P.S.: Keys and passwords are fake, are just for testing. ;)

Answer 1

There are a couple of errors:

First: the PHP version uses CBC mode and the iOS version uses ECB mode. The default for CCCrypt is CBC mode, just remove kCCOptionECBMode. Using a null iv will make the first block insecure, generally a random iv is used and prepended to the encrypted data.
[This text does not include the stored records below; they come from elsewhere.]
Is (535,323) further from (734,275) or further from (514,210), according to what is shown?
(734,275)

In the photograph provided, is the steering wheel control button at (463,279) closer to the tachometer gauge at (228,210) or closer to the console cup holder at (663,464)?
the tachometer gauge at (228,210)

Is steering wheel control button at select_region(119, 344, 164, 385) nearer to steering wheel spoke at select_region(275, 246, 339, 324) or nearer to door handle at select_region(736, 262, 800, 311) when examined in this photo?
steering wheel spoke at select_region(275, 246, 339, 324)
Second: mcrypt does not support PKCS#7 padding, it only supports non-standard insecure null padding. Therefore it is necessary to add the padding to the data prior to encryption.

From this SO Answer:

Add PKCS#7 padding (php):
where $block is the block size in bytes and $str is the data to be encrypted

 $pad = $block - (strlen($str) % $block);
 $str .= str_repeat(chr($pad), $pad);

Remove PKCS#7 padding (php):
where $str is the decrypted data

$len = strlen($str);
$pad = ord($str[$len-1]);
$str = $strsubstr($str, 0, $len - $pad);

Note: if the data is exactly a multiple of the block size an entire block of padding will be added, this is necessary.

See PKCS#7 for more information on padding.
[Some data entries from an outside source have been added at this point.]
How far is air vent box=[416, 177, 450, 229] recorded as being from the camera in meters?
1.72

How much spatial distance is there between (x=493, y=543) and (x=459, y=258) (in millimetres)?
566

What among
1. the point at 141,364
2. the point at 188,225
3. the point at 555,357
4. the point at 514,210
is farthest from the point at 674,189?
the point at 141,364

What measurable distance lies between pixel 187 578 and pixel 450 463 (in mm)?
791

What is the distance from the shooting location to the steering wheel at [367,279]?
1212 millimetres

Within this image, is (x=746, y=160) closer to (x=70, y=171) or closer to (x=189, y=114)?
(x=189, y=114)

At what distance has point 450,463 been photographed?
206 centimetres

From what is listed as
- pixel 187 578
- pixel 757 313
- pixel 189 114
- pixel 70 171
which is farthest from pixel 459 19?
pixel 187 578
For further debugging provide the hex dumps of all parameters and data in and out of the encryption: secretCode, Ds_Merchant_Order, iv and encrypted output.

Finally: For better security consider using RNCryptor which is available for several platforms and languages. It is well vetted, supports the current best practices and is currently supported.